## What you are asked to do
Filter the entries below, keeping only lines with "camera".

## Data for processing

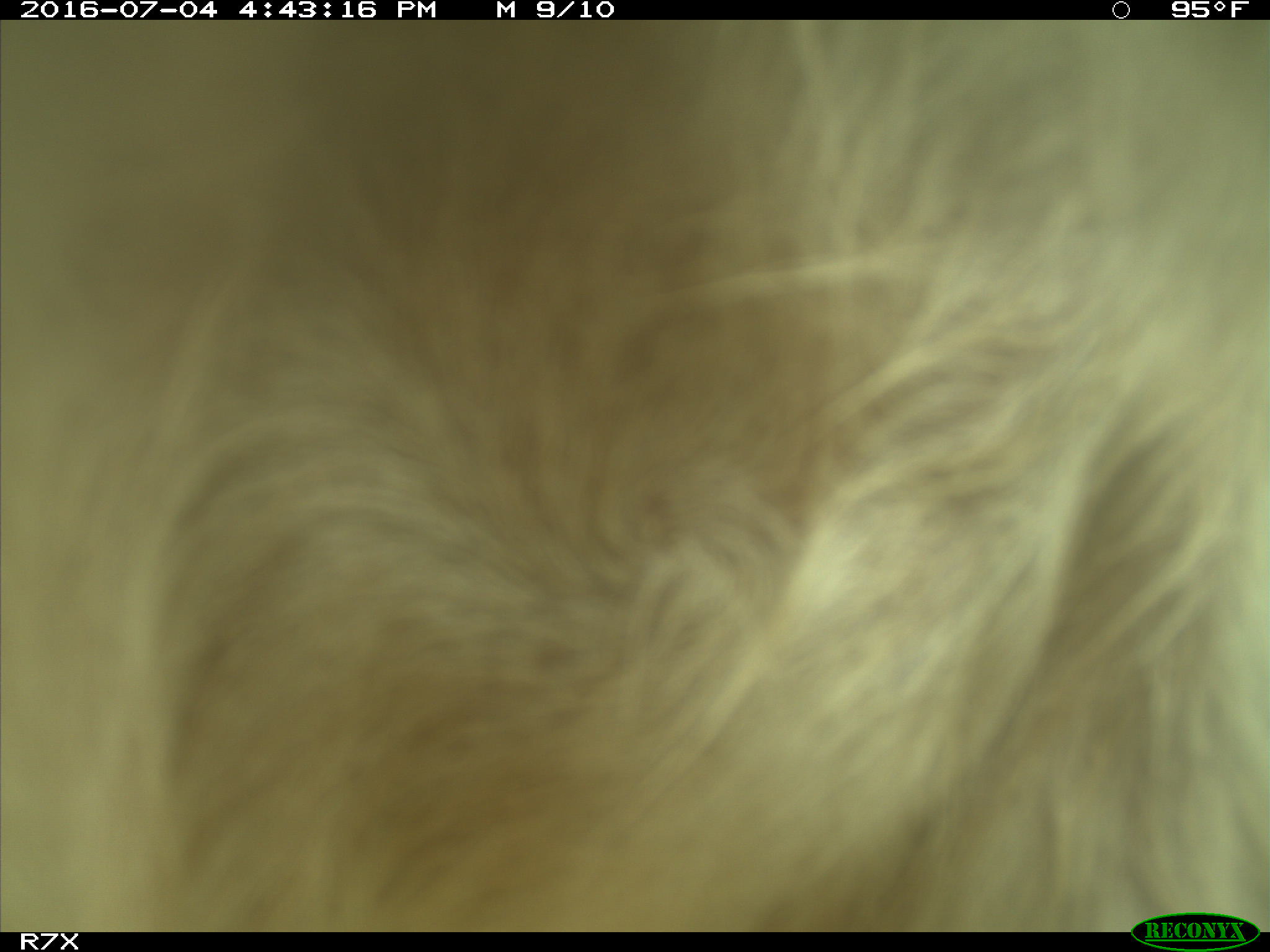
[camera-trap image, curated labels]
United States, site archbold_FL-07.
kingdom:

...

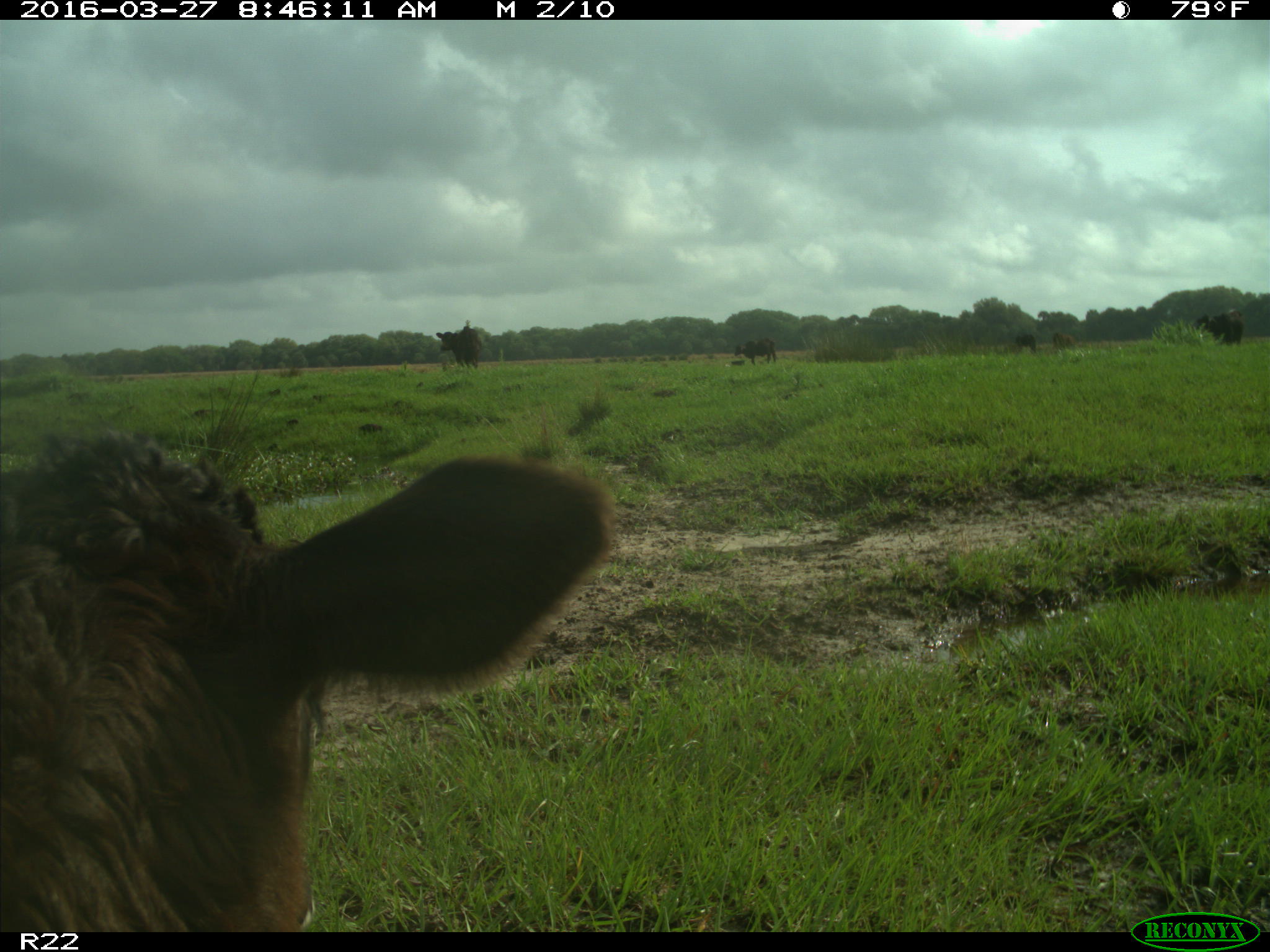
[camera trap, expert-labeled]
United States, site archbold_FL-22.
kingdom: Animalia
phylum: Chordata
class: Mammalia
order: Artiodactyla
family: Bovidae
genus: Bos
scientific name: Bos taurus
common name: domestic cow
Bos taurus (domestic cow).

## Solution to the problem
[camera-trap image, curated labels]
[camera trap, expert-labeled]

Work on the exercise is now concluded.